■ **TRY IT**:
Extract the full set of records that follows, word for word.

Data records:
-----
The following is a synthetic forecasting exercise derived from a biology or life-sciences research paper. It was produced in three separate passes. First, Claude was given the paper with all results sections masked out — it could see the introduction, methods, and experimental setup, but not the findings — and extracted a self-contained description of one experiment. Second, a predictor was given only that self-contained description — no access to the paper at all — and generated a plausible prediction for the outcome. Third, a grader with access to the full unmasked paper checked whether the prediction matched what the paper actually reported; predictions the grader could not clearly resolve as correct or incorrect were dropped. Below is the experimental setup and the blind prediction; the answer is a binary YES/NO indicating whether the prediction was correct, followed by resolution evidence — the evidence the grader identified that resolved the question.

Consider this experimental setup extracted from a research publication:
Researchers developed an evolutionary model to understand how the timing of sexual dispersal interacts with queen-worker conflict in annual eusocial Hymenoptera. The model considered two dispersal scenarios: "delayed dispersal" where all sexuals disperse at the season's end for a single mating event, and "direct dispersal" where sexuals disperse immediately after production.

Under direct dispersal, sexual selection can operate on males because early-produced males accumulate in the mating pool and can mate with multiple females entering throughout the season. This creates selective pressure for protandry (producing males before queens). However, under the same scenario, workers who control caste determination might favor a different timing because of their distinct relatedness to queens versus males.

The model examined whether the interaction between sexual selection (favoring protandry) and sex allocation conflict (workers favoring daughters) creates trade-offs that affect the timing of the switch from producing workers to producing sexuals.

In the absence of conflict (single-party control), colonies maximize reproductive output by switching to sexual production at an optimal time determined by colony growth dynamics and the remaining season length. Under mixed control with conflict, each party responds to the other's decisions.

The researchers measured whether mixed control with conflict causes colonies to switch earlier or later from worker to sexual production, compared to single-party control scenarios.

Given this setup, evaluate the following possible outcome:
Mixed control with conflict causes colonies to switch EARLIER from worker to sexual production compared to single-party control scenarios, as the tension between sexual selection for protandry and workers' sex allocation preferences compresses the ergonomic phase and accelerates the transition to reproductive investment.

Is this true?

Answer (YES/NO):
-----
■ **ANSWER TO THIS TASK**:
The following is a synthetic forecasting exercise derived from a biology or life-sciences research paper. It was produced in three separate passes. First, Claude was given the paper with all results sections masked out — it could see the introduction, methods, and experimental setup, but not the findings — and extracted a self-contained description of one experiment. Second, a predictor was given only that self-contained description — no access to the paper at all — and generated a plausible prediction for the outcome. Third, a grader with access to the full unmasked paper checked whether the prediction matched what the paper actually reported; predictions the grader could not clearly resolve as correct or incorrect were dropped. Below is the experimental setup and the blind prediction; the answer is a binary YES/NO indicating whether the prediction was correct, followed by resolution evidence — the evidence the grader identified that resolved the question.

Consider this experimental setup extracted from a research publication:
Researchers developed an evolutionary model to understand how the timing of sexual dispersal interacts with queen-worker conflict in annual eusocial Hymenoptera. The model considered two dispersal scenarios: "delayed dispersal" where all sexuals disperse at the season's end for a single mating event, and "direct dispersal" where sexuals disperse immediately after production.

Under direct dispersal, sexual selection can operate on males because early-produced males accumulate in the mating pool and can mate with multiple females entering throughout the season. This creates selective pressure for protandry (producing males before queens). However, under the same scenario, workers who control caste determination might favor a different timing because of their distinct relatedness to queens versus males.

The model examined whether the interaction between sexual selection (favoring protandry) and sex allocation conflict (workers favoring daughters) creates trade-offs that affect the timing of the switch from producing workers to producing sexuals.

In the absence of conflict (single-party control), colonies maximize reproductive output by switching to sexual production at an optimal time determined by colony growth dynamics and the remaining season length. Under mixed control with conflict, each party responds to the other's decisions.

The researchers measured whether mixed control with conflict causes colonies to switch earlier or later from worker to sexual production, compared to single-party control scenarios.

Given this setup, evaluate the following possible outcome:
Mixed control with conflict causes colonies to switch EARLIER from worker to sexual production compared to single-party control scenarios, as the tension between sexual selection for protandry and workers' sex allocation preferences compresses the ergonomic phase and accelerates the transition to reproductive investment.

Is this true?

Answer (YES/NO):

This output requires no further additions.